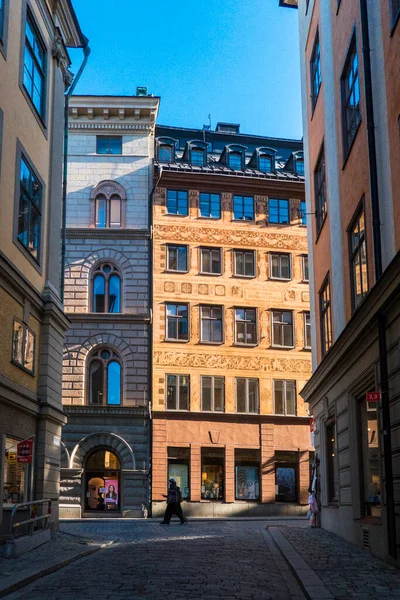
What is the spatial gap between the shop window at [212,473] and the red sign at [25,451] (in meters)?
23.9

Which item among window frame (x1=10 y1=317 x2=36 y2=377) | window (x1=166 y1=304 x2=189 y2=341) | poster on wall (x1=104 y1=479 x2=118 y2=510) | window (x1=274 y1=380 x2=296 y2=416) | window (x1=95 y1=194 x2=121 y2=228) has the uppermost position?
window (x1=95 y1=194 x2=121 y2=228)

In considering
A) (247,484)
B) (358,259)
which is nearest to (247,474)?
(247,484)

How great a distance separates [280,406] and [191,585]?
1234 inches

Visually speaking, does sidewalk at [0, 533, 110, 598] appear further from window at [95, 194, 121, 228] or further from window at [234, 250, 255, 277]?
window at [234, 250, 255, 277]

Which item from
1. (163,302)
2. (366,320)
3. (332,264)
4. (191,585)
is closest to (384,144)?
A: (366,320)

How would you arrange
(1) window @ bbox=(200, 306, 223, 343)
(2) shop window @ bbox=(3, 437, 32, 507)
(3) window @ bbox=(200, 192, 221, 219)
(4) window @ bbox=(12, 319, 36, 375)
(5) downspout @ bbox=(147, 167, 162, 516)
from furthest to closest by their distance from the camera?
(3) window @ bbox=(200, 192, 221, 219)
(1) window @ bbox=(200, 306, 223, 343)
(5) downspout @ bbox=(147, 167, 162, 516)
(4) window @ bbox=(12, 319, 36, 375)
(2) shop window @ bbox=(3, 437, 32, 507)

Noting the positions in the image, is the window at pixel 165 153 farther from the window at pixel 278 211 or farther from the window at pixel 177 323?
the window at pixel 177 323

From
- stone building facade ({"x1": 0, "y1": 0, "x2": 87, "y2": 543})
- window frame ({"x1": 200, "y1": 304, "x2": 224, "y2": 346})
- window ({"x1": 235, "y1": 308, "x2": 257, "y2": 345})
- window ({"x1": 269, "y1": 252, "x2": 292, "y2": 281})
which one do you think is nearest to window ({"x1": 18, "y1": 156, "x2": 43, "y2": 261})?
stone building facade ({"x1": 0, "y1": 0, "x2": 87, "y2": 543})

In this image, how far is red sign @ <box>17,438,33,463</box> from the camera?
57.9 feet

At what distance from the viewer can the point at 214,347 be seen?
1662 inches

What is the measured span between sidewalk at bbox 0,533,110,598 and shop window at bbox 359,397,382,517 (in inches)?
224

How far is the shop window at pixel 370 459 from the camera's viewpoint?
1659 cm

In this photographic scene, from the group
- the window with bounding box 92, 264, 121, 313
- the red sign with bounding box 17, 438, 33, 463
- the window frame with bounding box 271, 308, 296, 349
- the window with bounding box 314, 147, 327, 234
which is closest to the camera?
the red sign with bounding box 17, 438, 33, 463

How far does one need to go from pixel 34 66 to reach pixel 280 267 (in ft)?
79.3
⁂
#### [Given problem]
Put the lines from the one containing "How far is the" through the last line into a numbered list, leaving out blank lines.

#### [Result of this exercise]
1. How far is the shop window at pixel 370 459 from the camera's viewpoint?
2. 1659 cm
3. In this photographic scene, from the group
4. - the window with bounding box 92, 264, 121, 313
5. - the red sign with bounding box 17, 438, 33, 463
6. - the window frame with bounding box 271, 308, 296, 349
7. - the window with bounding box 314, 147, 327, 234
8. which is closest to the camera?
9. the red sign with bounding box 17, 438, 33, 463
10. How far does one need to go from pixel 34 66 to reach pixel 280 267 (in ft)?
11. 79.3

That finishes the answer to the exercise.